Johannesburg - The appointment of Nhlanhla Nene as the new minister of finance in President Jacob Zuma’s government was positively received by economists, although there were concerns that it was moving away from continuity.
Goolam Ballim, the chief economist of Standard Bank, described the situation as delicate and that there was a need for fiscal probity, especially at a time when South Africa was under a notable ratings watch and prospects for revenue growth appeared mediocre.
But he was quick to point out that there would be limited negative impact from a markets point of view because they had been accustomed to movements within Zuma’s previous cabinet, which had regularly made changes over the years.
“When one looks at the overall allocation of the portfolios, there seems to be a workmanship approach from individuals leading key ministries as these are held by senior individuals.
“One can judge the appointment of Malusi Gigaba to the Department of Home Affairs as further expansion of his breadth of experience and is likely to rise to a more prominent position in time.”
Ballim also explained that the emphasis on small business through the establishment of the Small Business Development Ministry was a profound signal of relative importance to the small business environment which had the potential to fuel job creation.
Crafting the ministerial portfolio should deepen small business in the economy, which would improve the micro-economic landscape, Ballim said.
Lumkile Mondi, the chief economist of the Industrial Development Corporation, said he was excited at Nene’s appointment but was disappointed at Siyabonga Cwele’s engagement as the new minister of telecommunications and postal services.
“This is great news. For the first time in 20 years we are seeing a person of African origin holding such a position. We have never had a person of African origin who understands the challenges of black Africans in South Africa. Key economic cluster portfolios have always been held by minorities who do not understand the challenges of blacks who are marginalised in business.”

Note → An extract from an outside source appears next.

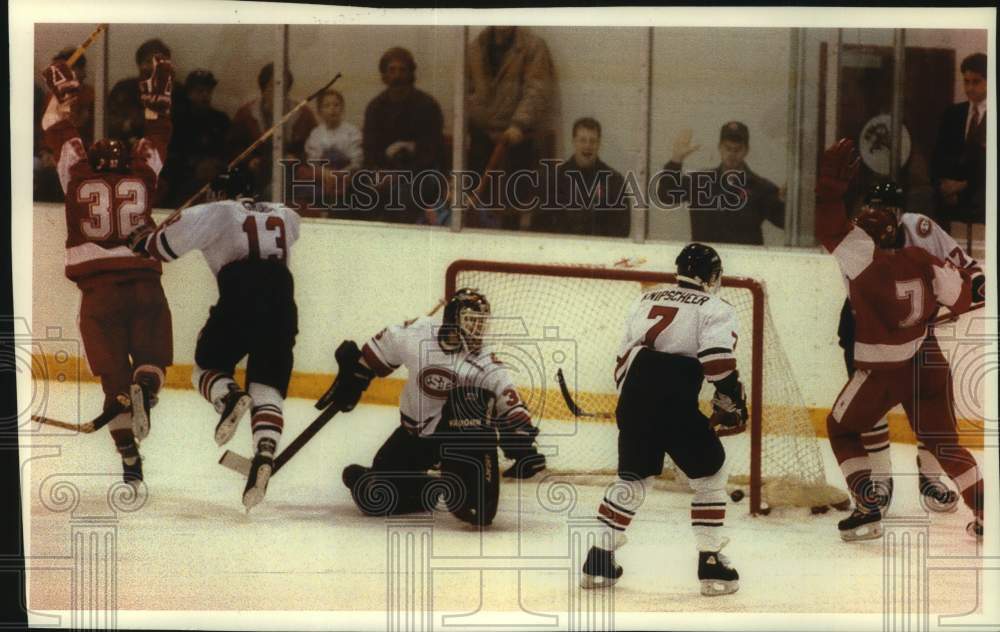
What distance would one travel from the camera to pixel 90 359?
249 inches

Mondi added that Nene was competent and known in global financial circles.
Expressing his disappointment at Cwele’s appointment, he said telecoms was a new sector within the South African economy which would be key to driving growth, innovation and entrepreneurship.
“The sector needs someone who understands the industry and brings the digital economy to life. Cwele is not the right man for the job. The digital economy is sophisticated and Cwele falls short.”